Differences from high-functioning autism
Although individuals with Asperger's tend to perform better cognitively than those with autism, the extent of the overlap between Asperger's and high-functioning autism is unclear. Overall, relatively few differences are reported between Asperger's and autism on parameters related to causation. A standard assumption is that Asperger's and autism have a common cause, and are variable expressions of the same underlying disorder. A 2008 review of classification studies found that results largely did not support differences between the diagnoses, and that the most salient group characteristics came from IQ characterizations.

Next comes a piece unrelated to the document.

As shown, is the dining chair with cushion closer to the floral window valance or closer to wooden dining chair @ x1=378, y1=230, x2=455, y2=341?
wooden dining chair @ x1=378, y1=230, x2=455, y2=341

A neuropsychological profile has been proposed for AS; if verified, it could differentiate between AS and HFA and aid in differential diagnosis. Relative to HFA, people with AS have deficits in nonverbal skills such as visual-spatial problem solving and visual-motor coordination, along with stronger verbal abilities. Several studies have found AS with a neuropsychologic profile of assets and deficits consistent with a nonverbal learning disability, but several other studies have failed to replicate this. The literature review did not reveal consistent findings of "nonverbal weaknesses or increased spatial or motor problems relative to individuals with HFA", leading some researchers to argue that increased cognitive ability is evidenced in AS relative to HFA regardless of differences in verbal and nonverbal ability.